KUALA LUMPUR: FOREIGN holdings of Malaysian bonds, particularly Malaysian government papers, which have risen to significant levels in recent times, are likely to pose a liquidity risk this year.

However, there is sufficient domestic “dry powder” to absorb selloffs, says Maybank Investment Bank

It says there is sufficient “domestic capacity” to absorb foreign bondholders’ selloffs even in the most “severe” scenario the research house can conceive of for potential selloffs.

“The banking system is sitting on RM171 billion excess liquidity — based on the loans-deposit ratio of 89.8 per cent as at December last year and RM200 billion excess liquidity placed at Bank Negara Malaysia at the end of last year that can be released back into the system,” Maybank Investment said in a report.

The 10-year MGS (Malaysia Government Securities) yield has fallen further to 4.148 per cent at the end of last month, from 4.228 per cent at the end of December last year.

Foreign holdings of MGS and Malaysian Government Investment Issues (MGII) totalled RM190 billion, or 32.1 per cent, of the total outstanding amount of MGS and MGII.

Liquidity has stabilised with M3 growth and amid recent pick up in M1 growth.
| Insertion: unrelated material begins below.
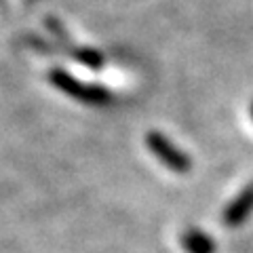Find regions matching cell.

One potential risk to liquidity is the selloff in foreign holdings of Malaysian bonds, which are dominated by their ownership.

Three scenarios were drawn up based on the likely selloffs by foreign bondholders.

The “mild” scenario sees the lowest foreign shareholding of total MGS+MGII outstanding was at 28 per cent in August 2013 as a result of “Taper Tantrum”.

“In view of the on-going “Trump Tantrum”, assuming the shareholding drops to 28 per cent, then we are looking at a potential RM24.3 billion decline in the value of foreign holdings of MGS+MGII.”

And the “alternative” scenario that is attracting attention, in view of RM66.8 billion MGS+MGII maturing this year are the three-, five-, seven-and ten-year tenors.

“Assuming they do not re-invest after maturity, then we are looking at a potential RM36 billion decline in the value of foreign holdings of MGS+MGII, leading to a drop in the foreign shareholdings of MGS+MGII to 26 per cent.”

In a severe scenario, it implies potential RM104.5 billion selloffs by foreign asset managers and foreign banks, lowering foreign shareholdings of MGS+MGII to 14.5 per cent.

The research house said money supply (M3) grew by three per cent in December, supported by faster growth in the business sector loans amid slower household loans and total deposit growth.

Total deposits (excluding repurchase agreement) moderated to two per cent in December last year including, the Islamic banking’s investment accounts (IA) that were reclassified from Islamic banking’s deposits July 2015, which resulted in IAs being taken out from the banking system’s total deposits.

The adjusted total deposits, and hence M3 growth for December last year were three per cent year-on-year.

The banking system’s total loans growth was stable at 5.3 per cent as pick up in business loans growth — mainly extended to small and medium enterprises and sectors like finance, insurance and business services, wholesale and retail trade, transport storage and communication and restaurants and hotels — offset the continued slowdown in household loans growth.

M1 (notes and coins in circulation and demand deposits — savings and current accounts — a measure of transaction demand for money, hence a proxy of consumer spending) growth quickened late last year signalling consumer spending growth is intact, notwithstanding the weak consumer sentiment.